Records to use section start

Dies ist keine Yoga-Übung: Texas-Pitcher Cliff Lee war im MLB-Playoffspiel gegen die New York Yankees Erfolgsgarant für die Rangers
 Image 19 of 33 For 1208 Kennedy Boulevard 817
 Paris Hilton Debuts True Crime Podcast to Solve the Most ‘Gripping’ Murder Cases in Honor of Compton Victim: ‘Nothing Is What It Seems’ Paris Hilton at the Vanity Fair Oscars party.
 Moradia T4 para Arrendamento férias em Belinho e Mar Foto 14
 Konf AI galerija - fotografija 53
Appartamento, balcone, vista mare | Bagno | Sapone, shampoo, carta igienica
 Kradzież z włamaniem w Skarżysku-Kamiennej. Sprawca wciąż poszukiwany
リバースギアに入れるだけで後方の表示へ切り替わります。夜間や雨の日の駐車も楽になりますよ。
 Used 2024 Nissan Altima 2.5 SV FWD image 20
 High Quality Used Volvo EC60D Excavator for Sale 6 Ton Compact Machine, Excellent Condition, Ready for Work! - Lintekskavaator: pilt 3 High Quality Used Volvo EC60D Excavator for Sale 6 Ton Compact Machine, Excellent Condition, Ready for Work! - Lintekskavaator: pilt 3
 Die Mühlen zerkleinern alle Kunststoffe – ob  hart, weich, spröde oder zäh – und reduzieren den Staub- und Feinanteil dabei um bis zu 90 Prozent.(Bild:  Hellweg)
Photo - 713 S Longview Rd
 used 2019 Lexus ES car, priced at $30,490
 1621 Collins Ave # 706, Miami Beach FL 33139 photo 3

Records to use section end

Rewrite all the records, swapping every "Excavator" for "Digger" and keeping everything else the same.

Task output:
Dies ist keine Yoga-Übung: Texas-Pitcher Cliff Lee war im MLB-Playoffspiel gegen die New York Yankees Erfolgsgarant für die Rangers
 Image 19 of 33 For 1208 Kennedy Boulevard 817
 Paris Hilton Debuts True Crime Podcast to Solve the Most ‘Gripping’ Murder Cases in Honor of Compton Victim: ‘Nothing Is What It Seems’ Paris Hilton at the Vanity Fair Oscars party.
 Moradia T4 para Arrendamento férias em Belinho e Mar Foto 14
 Konf AI galerija - fotografija 53
Appartamento, balcone, vista mare | Bagno | Sapone, shampoo, carta igienica
 Kradzież z włamaniem w Skarżysku-Kamiennej. Sprawca wciąż poszukiwany
リバースギアに入れるだけで後方の表示へ切り替わります。夜間や雨の日の駐車も楽になりますよ。
 Used 2024 Nissan Altima 2.5 SV FWD image 20
 High Quality Used Volvo EC60D Digger for Sale 6 Ton Compact Machine, Excellent Condition, Ready for Work! - Lintekskavaator: pilt 3 High Quality Used Volvo EC60D Digger for Sale 6 Ton Compact Machine, Excellent Condition, Ready for Work! - Lintekskavaator: pilt 3
 Die Mühlen zerkleinern alle Kunststoffe – ob  hart, weich, spröde oder zäh – und reduzieren den Staub- und Feinanteil dabei um bis zu 90 Prozent.(Bild:  Hellweg)
Photo - 713 S Longview Rd
 used 2019 Lexus ES car, priced at $30,490
 1621 Collins Ave # 706, Miami Beach FL 33139 photo 3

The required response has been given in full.